Deal directly with homeowner: The foreclosure process is still a mess. In spite of the best efforts made by lenders and the government to expedite the process, it is still riddled with problems. The best way to avoid dealing with it is to find homeowners before it starts. As the name suggests, pre-foreclosure homeowners are late but not quite in foreclosure yet. This means that they have many more options that homeowners in foreclosure do not. They can sell directly to you without needing approval from the courts or the lender. If there is equity in the property, they can sell to you as quickly as it takes them to find somewhere else to live. If there is no equity, you can begin the short sale process. This process is much easier, and quicker, if a foreclosure is not started. The sooner you can get a homeowner to commit, the smoother the process will be for everyone. You can close a deal during foreclosure, but it will be littered with red tape and will need the approval of many people.

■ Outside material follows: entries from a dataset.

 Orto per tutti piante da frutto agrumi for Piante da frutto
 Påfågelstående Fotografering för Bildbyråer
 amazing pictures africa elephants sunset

No auction necessary: Foreclosure auctions have gained a lot of momentum in the last few years. Depending on the state you invest in, a property may go directly to auction once the borrower hits foreclosure. At that point, you will be competing with every other investor in the area. By reaching homeowners before foreclosure, you have an exclusive window to negotiate with them. This doesn’t mean that they won’t get inundated with literature and phone calls from other investors, but you may have the inside track. The quicker you can reach a homeowner – once they are late – the better chance you can build a report and close the deal. There are many ways to find lists of local homeowners 30, 60 and 90 days late on their mortgage. Foreclosure lists may seem like a good idea, but with increased profits comes increased demand. Many local investors are chasing after the same handful of foreclosure deals. Instead of competing against fellow investors, get the jump on your competition by getting homeowners before they hit foreclosure.

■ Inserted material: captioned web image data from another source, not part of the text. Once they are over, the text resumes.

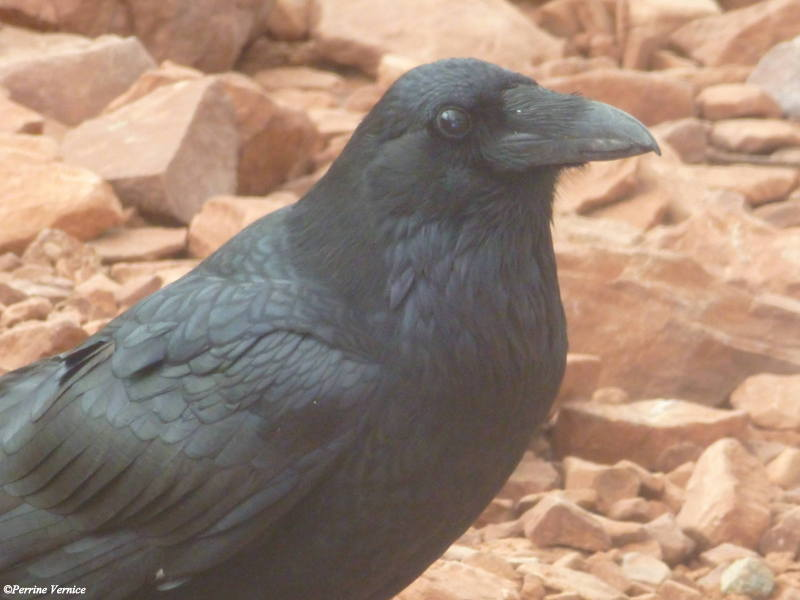 Corbeau au grand Canyon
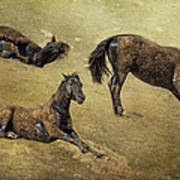 How A Black Horse Turns Brown - Pryor Mustangs Art Print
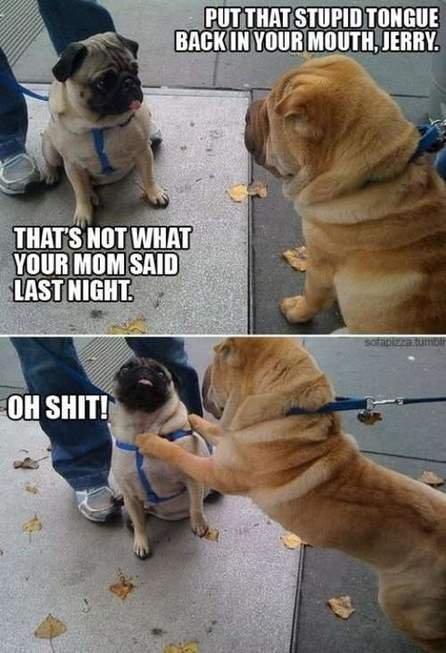 dog fight. .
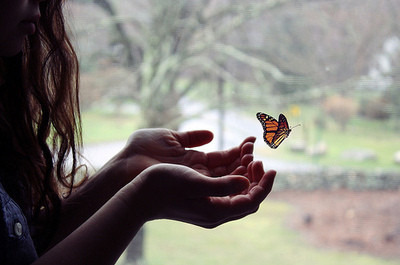(via beautiful, butterfly, child, delicate, freedom, girl - inspiring picture on Favim.com)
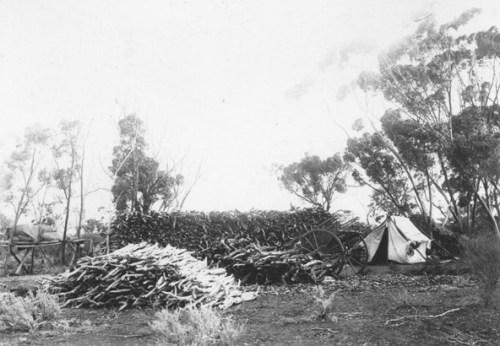 sandalwood_harvest lost katanning early history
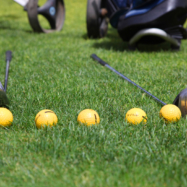 Les Acacias Parcours Djerba Golf Club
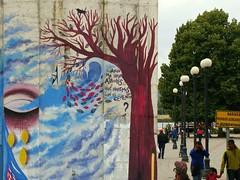 Cuando no haya árboles què haremos con el cemento? (Felipe Smides) Tags: streetart mural pintura valdivia muralismo smides felipesmides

Better quality of property: In recent years, it is not uncommon for a property to be in foreclosure for months. There are many things that a homeowner can do to stall the process and buy some time. During this time, they can live in the house without recourse. Because they know their options are limited, they won’t treat the property the same way: instead of repairing or replacing items that need to be fixed, they will simply put a band-aid on them. This can get them through the next couple of months, but may cause long term damage. In general, most properties that hit foreclosure require much more work than those who do not. You may be able to get these properties at a discount, but most of the steep rebates are long gone. Pre-foreclosure properties don’t need as much work and can be turned over in a matter of weeks. This has an obvious impact on your bottom line. Instead of paying for work after you wait months to take ownership, a pre-foreclosure gives you a better property in a much shorter amount of time.
The longer you are in the business, the easier it will be to fall into a niche of your liking. There are many different ways to generate leads and grow your business. Investing in pre-foreclosure leads is a good place to start. Closing deals is still a numbers game, but with pre-forclosures you know you have an interested party. Instead of trying to be a jack of all trades, focus on one niche and make it your own.